BY CLAIRE K. BAJO RS – Famous Hawaii historian and artist Herbert Kawainui Kane will always be remembered for his highly detailed paintings of Hawaii life in historic times, preserving pieces of our island heritage in his works of art.
Revered as a Hawaii historian, Herb wrote books about the Polynesian’s voyage and discovery of the Hawaiian Islands from Tangaroa in the South Pacific, and his writings refer to the sacred Hawaiian teachings of living that were only passed down orally in ancient times.
Ancient Hawaii history has been portrayed in many ways, but the famous paintings of Herb Kane depict a million words that only a picture can portray. Here’s a look at some pieces that have stirred me up inside as a native growing up in the Hawaiian Islands.
When I lived in Kaneohe, Oahu as a kid, we always went to Burger King at Windward City where there was a huge mural of the Polynesian Voyage to Hawaii that Herb had done masterfully. The faces of the people in the painting were so vivid and clear that I remember wondering if the painting was alive, their eyes seemed to watch me as I walked by.
In the early 90′s, when I came to live on the Big Island, I often went to what is now called King Kamehameha’s Kona Beach Hotel to look at their Hawaii murals and paintings of Hawaiian Royalty which lined the halls. This painting of King Kamehameha accepting the gift of fish from the wealth of his ahupua’a [landmark] was always a favorite of mine as it showed the abundance and prosperity of a culture.
Herb depicts King Kamehameha in his maturity as a very wise soul, having learned the life lessons needed to rule a thriving civilization that was rich in agricultural and marine seamanship without maps.

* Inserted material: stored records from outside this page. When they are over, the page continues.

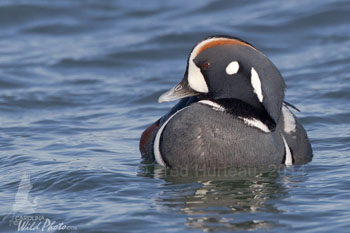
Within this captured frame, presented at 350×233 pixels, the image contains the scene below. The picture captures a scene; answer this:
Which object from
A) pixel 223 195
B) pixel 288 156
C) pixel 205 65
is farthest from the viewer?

Herb also helped me in my teachings as a kid going to Kamehameha Schools Explorations and Liliu’okalani Hawaiian School. There we learned the different seasons of plants and animals, understanding the ripeness of a harvest time by looking at the leaves falling from a tree, or types of clouds in the sky and relate it to the maturity of the he’e [octopus], or certain fish running out at sea.
In this painting, Herb shows the types of food the Hawaiians grew from taro [for poi] to sweet potato, breadfruit, sugar cane, banana, and coconut. Herb shows the taro as a main staple of the Hawaiian culture as they used every part of the plant, and nurtured the taro patches as beloved keiki [children] of the gods who fed them.
And this painting gives me ‘chicken skin’ as I’ve visited this place at Punalu’u and the remaining wall that served as their community.
Author Pila Chiles writes about this area in ‘Secrets and Mysteries of Hawaii,’ and I was able to take Pila to this place where he showed us the huge terraced village and fresh water spring in the area, along with the pyramid hidden way up mauka [toward the mountain].
The paintings that Herb did of Pele the Volcano Goddess have been a long standing history lesson for children and tourists alike! The legends that we speak of when we point to the many paintings of Herb Kane will always be cherished as our Hawaii way of passing the knowledge down through the ages.
As we look into the past, and educate our children on the lifestyle of Old Hawaii, we are reminded here that Pele and the natural laws of hospitality and the Aloha Spirit are still alive and well, as her spirit lives on in the hearts of all who come in humility to the Big Island to see her.
My favorite goddess of Hawaii, Poliahu the Snow Goddess of Mauna Kea, is a secret that not very many artists know, but Herb was able to capture her loving essence here in the softness of the clouds as her hair, and the snow capped mountains of this ancient holy place.
Thank you so much, Herbert Kawainui Kane, for all of the Hawaiian history that we can pass down through your amazing works of Hawaii art, and preserve a culture through the stories and legends of Old Hawaii, and beyond…you will surely be missed by all!
Blessings to you and your ohana always.